*** Opening of Supplied text ***

Function Reference: multcompare

statistics: C = multcompare (STATS)
statistics: C = multcompare (STATS, "name", value)
statistics: [C, M] = multcompare (...)
statistics: [C, M, H] = multcompare (...)
statistics: [C, M, H, GNAMES] = multcompare (...)
statistics: padj = multcompare (p)
statistics: padj = multcompare (p, "ctype", CTYPE)

Perform posthoc multiple comparison tests or p-value adjustments to control the family-wise error rate (FWER) or false discovery rate (FDR).

C = multcompare (STATS) performs a multiple comparison using a STATS structure that is obtained as output from any of the following functions: anova1, anova2, anovan, kruskalwallis, and friedman. The return value C is a matrix with one row per comparison and six columns. Columns 1-2 are the indices of the two samples being compared. Columns 3-5 are a lower bound, estimate, and upper bound for their difference, where the bounds are for 95% confidence intervals. Column 6-8 are the multiplicity adjusted p-values for each individual comparison, the test statistic and the degrees of freedom. All tests by multcompare are two-tailed.

*** Close of Supplied text ***
*** Opening of Source material ***

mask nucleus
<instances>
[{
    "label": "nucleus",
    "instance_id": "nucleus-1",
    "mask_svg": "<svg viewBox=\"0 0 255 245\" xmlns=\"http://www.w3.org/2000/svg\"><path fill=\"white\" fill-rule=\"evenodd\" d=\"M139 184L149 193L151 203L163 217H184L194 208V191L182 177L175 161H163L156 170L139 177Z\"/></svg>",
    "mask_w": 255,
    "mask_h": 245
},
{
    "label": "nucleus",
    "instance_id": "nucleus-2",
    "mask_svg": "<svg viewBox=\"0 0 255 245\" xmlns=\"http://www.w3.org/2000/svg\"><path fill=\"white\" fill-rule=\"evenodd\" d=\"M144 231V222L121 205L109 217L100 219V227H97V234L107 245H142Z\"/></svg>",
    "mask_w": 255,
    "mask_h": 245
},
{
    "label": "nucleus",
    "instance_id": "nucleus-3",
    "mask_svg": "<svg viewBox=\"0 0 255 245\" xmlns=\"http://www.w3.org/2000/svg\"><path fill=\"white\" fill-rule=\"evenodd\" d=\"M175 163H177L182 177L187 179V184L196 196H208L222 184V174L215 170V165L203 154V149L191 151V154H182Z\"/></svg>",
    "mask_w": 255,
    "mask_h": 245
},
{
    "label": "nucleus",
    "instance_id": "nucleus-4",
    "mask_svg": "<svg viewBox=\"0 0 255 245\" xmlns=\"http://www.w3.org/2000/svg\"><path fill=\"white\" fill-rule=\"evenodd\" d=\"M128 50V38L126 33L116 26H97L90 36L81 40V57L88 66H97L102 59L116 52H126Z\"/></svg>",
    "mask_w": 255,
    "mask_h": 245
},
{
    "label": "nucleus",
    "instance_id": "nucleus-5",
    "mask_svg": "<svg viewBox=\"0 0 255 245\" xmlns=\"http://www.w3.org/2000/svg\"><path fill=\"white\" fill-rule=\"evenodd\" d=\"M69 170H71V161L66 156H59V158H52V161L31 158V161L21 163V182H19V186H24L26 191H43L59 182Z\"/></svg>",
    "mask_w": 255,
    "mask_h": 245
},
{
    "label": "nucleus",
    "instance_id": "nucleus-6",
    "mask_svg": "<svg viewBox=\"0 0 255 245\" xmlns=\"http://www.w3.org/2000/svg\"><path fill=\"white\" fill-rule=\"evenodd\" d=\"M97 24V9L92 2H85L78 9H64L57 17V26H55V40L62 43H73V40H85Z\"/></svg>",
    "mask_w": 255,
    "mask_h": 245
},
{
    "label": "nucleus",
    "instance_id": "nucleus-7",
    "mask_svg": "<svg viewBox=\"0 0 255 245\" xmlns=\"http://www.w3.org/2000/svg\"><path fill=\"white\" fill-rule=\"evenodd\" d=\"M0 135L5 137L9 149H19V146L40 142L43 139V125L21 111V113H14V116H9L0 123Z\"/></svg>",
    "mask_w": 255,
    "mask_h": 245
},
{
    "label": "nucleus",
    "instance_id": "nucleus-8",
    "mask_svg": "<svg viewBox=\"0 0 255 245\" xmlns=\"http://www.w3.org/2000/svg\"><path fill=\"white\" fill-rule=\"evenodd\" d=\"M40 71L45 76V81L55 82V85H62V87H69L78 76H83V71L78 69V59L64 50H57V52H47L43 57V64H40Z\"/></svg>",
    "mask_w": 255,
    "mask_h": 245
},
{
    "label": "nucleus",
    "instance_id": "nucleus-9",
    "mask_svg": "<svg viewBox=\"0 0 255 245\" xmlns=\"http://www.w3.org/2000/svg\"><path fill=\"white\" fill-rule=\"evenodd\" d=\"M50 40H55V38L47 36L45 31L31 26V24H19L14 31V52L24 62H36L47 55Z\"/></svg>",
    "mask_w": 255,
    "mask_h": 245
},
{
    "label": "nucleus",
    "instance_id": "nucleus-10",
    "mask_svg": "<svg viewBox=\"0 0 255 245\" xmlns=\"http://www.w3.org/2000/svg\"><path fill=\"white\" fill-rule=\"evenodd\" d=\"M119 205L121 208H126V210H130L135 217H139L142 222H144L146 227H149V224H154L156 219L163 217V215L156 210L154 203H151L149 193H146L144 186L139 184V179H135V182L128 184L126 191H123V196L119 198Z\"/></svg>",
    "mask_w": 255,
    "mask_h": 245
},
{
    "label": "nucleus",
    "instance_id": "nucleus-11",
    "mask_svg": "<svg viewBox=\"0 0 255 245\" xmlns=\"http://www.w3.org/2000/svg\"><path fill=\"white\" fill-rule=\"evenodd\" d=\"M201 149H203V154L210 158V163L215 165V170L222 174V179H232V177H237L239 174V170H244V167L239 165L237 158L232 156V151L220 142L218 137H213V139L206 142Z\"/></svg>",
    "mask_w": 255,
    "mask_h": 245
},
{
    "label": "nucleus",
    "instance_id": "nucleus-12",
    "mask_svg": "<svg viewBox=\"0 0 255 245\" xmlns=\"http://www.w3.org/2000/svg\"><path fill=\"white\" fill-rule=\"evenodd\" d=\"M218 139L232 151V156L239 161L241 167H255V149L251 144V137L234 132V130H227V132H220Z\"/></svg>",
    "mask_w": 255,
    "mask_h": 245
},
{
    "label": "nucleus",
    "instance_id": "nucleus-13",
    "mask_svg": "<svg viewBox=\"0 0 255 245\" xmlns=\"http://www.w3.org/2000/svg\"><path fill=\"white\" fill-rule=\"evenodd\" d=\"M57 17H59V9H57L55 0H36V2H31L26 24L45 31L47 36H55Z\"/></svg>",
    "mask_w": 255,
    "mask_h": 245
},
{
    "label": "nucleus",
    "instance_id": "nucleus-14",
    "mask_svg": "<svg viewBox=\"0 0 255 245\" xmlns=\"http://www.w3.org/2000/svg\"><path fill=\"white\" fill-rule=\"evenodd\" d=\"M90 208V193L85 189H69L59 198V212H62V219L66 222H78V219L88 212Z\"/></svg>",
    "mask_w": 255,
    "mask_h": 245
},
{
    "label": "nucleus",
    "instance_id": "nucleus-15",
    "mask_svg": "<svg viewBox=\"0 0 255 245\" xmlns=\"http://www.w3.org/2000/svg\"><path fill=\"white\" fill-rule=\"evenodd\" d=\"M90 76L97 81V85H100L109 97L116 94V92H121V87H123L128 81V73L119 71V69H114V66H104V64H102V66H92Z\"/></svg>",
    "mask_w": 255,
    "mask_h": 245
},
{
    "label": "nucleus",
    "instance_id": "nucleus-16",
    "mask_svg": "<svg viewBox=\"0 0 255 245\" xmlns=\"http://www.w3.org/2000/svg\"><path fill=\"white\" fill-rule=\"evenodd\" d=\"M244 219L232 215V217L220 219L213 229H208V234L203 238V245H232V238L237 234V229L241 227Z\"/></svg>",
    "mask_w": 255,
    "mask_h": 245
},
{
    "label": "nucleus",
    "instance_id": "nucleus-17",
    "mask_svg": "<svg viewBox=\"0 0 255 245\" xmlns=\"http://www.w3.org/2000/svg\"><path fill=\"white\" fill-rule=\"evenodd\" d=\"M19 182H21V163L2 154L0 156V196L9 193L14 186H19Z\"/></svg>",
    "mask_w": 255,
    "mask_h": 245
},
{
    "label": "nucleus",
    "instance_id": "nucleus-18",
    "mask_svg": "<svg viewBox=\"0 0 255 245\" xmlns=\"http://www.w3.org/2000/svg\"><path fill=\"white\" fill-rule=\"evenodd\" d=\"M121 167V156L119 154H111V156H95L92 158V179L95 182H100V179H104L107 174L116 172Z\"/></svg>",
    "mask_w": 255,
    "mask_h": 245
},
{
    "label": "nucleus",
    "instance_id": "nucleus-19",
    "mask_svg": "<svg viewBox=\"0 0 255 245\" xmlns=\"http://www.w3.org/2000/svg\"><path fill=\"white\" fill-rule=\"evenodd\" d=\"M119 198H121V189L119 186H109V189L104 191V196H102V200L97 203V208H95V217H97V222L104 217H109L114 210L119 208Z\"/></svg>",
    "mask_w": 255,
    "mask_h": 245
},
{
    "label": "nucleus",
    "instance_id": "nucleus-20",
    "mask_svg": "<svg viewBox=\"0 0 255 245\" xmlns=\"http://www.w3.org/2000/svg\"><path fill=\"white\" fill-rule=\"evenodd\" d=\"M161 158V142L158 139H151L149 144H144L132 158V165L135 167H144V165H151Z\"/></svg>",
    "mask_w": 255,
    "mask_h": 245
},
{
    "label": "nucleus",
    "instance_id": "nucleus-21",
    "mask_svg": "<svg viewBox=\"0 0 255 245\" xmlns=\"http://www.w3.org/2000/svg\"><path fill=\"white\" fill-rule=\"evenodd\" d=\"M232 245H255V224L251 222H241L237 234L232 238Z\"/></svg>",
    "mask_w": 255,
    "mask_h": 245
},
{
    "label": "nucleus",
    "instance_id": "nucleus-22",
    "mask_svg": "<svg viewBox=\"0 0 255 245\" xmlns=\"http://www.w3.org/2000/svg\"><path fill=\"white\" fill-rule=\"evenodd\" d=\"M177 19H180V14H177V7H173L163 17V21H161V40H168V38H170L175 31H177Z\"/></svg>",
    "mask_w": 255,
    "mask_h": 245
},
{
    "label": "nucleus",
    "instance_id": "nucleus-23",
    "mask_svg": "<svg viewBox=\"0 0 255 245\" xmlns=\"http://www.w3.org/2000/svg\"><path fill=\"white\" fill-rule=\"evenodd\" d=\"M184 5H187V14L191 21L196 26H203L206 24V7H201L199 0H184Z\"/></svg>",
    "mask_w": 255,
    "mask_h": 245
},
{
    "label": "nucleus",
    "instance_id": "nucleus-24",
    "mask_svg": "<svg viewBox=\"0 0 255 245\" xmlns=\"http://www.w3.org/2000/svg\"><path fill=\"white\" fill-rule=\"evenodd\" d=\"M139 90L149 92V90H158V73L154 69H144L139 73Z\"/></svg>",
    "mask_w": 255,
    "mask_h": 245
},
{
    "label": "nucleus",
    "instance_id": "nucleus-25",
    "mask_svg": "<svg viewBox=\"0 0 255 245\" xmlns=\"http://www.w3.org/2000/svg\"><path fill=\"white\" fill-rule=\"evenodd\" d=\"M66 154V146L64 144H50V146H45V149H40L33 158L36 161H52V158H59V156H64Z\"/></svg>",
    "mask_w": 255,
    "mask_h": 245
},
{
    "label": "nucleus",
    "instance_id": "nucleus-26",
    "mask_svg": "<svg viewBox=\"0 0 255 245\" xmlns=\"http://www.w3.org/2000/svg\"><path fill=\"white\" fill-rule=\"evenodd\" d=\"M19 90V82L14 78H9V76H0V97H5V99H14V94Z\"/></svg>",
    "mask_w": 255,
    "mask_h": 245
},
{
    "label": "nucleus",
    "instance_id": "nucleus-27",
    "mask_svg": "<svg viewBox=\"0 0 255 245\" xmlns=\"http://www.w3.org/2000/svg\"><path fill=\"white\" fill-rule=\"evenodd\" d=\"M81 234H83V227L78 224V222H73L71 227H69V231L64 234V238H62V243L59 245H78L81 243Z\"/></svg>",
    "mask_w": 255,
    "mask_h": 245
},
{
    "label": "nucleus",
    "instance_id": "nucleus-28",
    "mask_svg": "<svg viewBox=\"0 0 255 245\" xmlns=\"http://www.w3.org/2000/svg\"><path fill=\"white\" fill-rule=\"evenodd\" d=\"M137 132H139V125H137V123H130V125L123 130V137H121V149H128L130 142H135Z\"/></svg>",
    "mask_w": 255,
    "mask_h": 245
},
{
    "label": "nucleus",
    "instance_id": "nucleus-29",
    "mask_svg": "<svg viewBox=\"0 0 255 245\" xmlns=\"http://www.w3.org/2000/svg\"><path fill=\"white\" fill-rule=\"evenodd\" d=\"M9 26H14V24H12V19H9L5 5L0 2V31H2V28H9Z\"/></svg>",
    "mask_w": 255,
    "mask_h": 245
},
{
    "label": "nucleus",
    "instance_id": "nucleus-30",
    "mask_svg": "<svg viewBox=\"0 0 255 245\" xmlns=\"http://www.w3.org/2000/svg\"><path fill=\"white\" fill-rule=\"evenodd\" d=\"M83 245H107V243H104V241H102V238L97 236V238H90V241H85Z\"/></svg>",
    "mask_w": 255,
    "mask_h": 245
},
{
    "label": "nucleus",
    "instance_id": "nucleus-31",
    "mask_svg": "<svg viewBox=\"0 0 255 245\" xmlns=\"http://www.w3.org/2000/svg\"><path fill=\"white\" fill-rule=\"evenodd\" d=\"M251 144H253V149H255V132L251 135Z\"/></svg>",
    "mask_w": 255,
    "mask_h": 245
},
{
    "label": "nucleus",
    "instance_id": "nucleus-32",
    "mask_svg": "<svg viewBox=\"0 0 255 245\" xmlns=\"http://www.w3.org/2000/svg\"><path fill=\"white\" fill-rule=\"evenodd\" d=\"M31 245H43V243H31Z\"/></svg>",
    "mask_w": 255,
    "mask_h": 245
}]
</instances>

*** Close of Source material ***

- [Instructions]
1 - Which functions does the multcompare reference name as sources of the STATS structure?
2 - Can you carry the multcompare reference further, picking up right after its final sentence?

- [Solved problems]
1 - anova1, anova2, anovan, kruskalwallis, friedman

2 -
multcompare can take a number of optional parameters as name-value pairs.

[…] = multcompare (STATS, "alpha", ALPHA)

  • ALPHA sets the significance level of null hypothesis significance tests to ALPHA, and the central coverage of two-sided confidence intervals to 100*(1-ALPHA)%. (Default ALPHA is 0.05).

[…] = multcompare (STATS, "ControlGroup", REF)

  • REF is the index of the control group to limit comparisons to. The index must be a positive integer scalar value. For each dimension (d) listed in DIM, multcompare uses STATS.grpnames{d}(idx) as the control group. (Default is empty, i.e. [], for full pairwise comparisons)

[…] = multcompare (STATS, "ctype", CTYPE)

  • CTYPE is the type of comparison test to use. In order of increasing power, the choices are: "bonferroni", "scheffe", "mvt", "holm" (default), "hochberg", "fdr", or "lsd". The first five methods control the family-wise error rate. The "fdr" method controls false discovery rate (by the original Benjamini-Hochberg step-up procedure). The final method, "lsd" (or "none"), makes no attempt to control the Type 1 error rate of multiple comparisons. The coverage of confidence intervals are only corrected for multiple comparisons in the cases where CTYPE is "bonferroni", "scheffe" or "mvt", which control the Type 1 error rate for simultaneous inference.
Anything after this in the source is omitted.